• Gekozen fragment:
□ □ □

Afdeling VI Overgangs- en slotbepalingen

Artikel 12 Hardheidsclausule

Burgemeester en wethouders kunnen van de bepalingen in deze verordening afwijken voor zover toepassing gelet op het belang dat deze regeling beoogd te beschermen, zal leiden tot een onbillijkheid van overwegende aard.

Artikel 12A Toezicht

  • 1.

    Met het toezicht op de naleving van het bepaalde bij of krachtens deze verordening zijn belast: de politieambtenaren van de Regiopolitie Brabant-Zuidoost en de Koninklijke marechaussee Noord-Brabant/Limburg, voorzover zij werkzaam zijn binnen een territoriaal onderdeel dat een deel van de gemeente Helmond omvat, alsmede de ambtenaren van de afdeling Beheer Openbare Ruimte en de afdeling Bouwen en Wonen van de dienst Stedelijke ontwikkeling en beheer.

  • 2.

    Voorts zijn met het toezicht op de naleving van het bepaalde bij of krachtens deze verordening belast de bij besluit van burgemeester en wethouders aan te wijzen personen.

Artikel 13 Overgangsrecht

  • 1.

    De aanvragen tot aansluiting of wijziging van een aansluiting die voor de datum van inwerkingtreding van deze verordening zijn ingediend vallen onder de bepalingen van deze verordening.

  • Op aansluitingen die op het moment van de inwerkingtreding van deze verordening krachtens de tot dan geldende wetgeving en voorschriften tot stand zijn gebracht, zijn de bepalingen van afdeling IV en afdeling V van deze verordening rechtstreeks van toepassing.

  • 3.

    Bij strijd van deze verordening met bepalingen in overeenkomsten gesloten tussen de gemeente en rechthebbende, prevaleert het bepaalde in deze overeenkomsten.

□ □ □

• Uittreksel uit dataset:
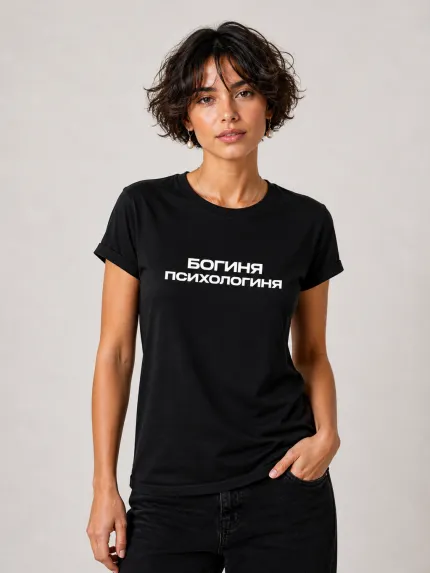 T-shirt Psihologinya
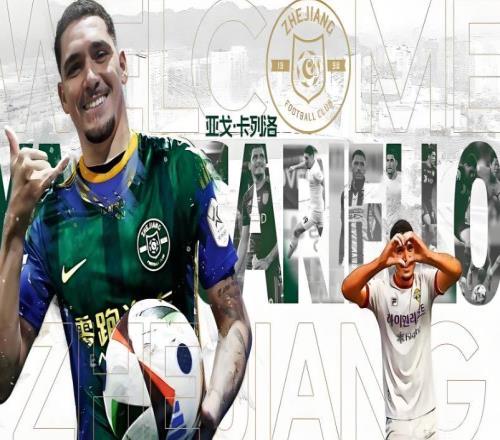 意外！魯能久違強(qiáng)援僅用一場(chǎng)比賽就證明自己，本輪表現(xiàn)贏得認(rèn)可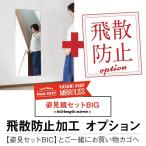 姿見 鏡 ミラー 飛び散らない 飛散防止 オプション BIG【飛散防止・テープ加工】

□ □ □

• Opdrachten:
**a)** Typ uit de overgangs- en slotbepalingen het stuk van "De aanvragen tot" tot en met "rechtstreeks van toepassing." letterlijk over.
**b)** Leg in één tot drie zinnen uit in welk geval burgemeester en wethouders volgens de overgangs- en slotbepalingen van de verordening mogen afwijken.
**c)** Zet de overgangs- en slotbepalingen voort vanaf de laatste zin die er staat.
De lijst heeft niets te maken met de overgangs- en slotbepalingen.

• Verwachte antwoorden:
**a)**
De aanvragen tot aansluiting of wijziging van een aansluiting die voor de datum van inwerkingtreding van deze verordening zijn ingediend vallen onder de bepalingen van deze verordening.

  • Op aansluitingen die op het moment van de inwerkingtreding van deze verordening krachtens de tot dan geldende wetgeving en voorschriften tot stand zijn gebracht, zijn de bepalingen van afdeling IV en afdeling V van deze verordening rechtstreeks van toepassing.

**b)** Burgemeester en wethouders mogen van de verordening afwijken voor zover toepassing ervan zou leiden tot een onbillijkheid van overwegende aard. Daarbij wordt gelet op het belang dat de regeling wil beschermen.

**c)**
Artikel 14 Raadgevend correctief referendum en inwerkingtreding

Ten aanzien van deze verordening kan een raadgevend correctief referendum worden gehouden. Gelet hierop treedt deze verordening in werking 6 weken na bekendmaking, tenzij een inleidend verzoek tot het houden van een referendum over deze verordening onherroepelijk is toegelaten.

Met ingang van de datum van inwerkingtreding is de Lozingsverordening riolering 1994 ingetrokken.

Artikel 15 Citeertitel

Deze verordening kan worden aangehaald als: Aansluitverordening riolering gemeente Helmond 2004

Aldus besloten in zijn openbare vergadering van 11 mei 2004, bijlage 69.

De raad voornoemd,

De voorzitter,

drs. A.A.M. Jacobs

De griffier,

mr. J.P.T.M. Jaspers

Bekend gemaakt op:

14 mei 2004

De gemeentesecretaris,

Mr. A.C.J.M. de Kroon.

Aansluitverordening riolering

Artikelsgewijze toelichting  

Artikel 1 Begripsbepaling

Voor de uitleg van de bepalingen in de aansluitverordening en de voorschriften in een aansluitvergunning, gelden de definities van artikel 1.

In de begripsbepaling is ook een omschrijving gegeven van bronneringswater en drainagewater omdat verzoeken aan de gemeente voor (tijdelijke) lozingen van dit water onder het regime van de aansluitverordening vallen.

Een aantal begrippen vragen daarnaast nog een nadere toelichting:

  • -

    Locatie aansluitpunt: De gemeente Helmond hanteert verschillende opties voor het lokaliseren van de aansluitpunten. Voor woningen met een voortuin (dus waarbij de gevellijn van het pand achter de kavelgrens staat), wordt het aansluitpunt gerealiseerd aan de particuliere zijde tegen de kavelgrens aan. Bij woningen zonder voortuin (dus waarbij de gevellijn samenvalt met de kavelgrens) wordt het aansluitpunt gerealiseerd op openbaar terrein, ten hoogste 0,60 m uit de kavelgrens.

    In de bestaande situatie komt het nog voor dat aansluitpunten, ook voor woningen die wel een voortuin hebben, zich op het openbaar terrein bevinden. In dat geval is de gemeente eigenaar van het aansluitpunt.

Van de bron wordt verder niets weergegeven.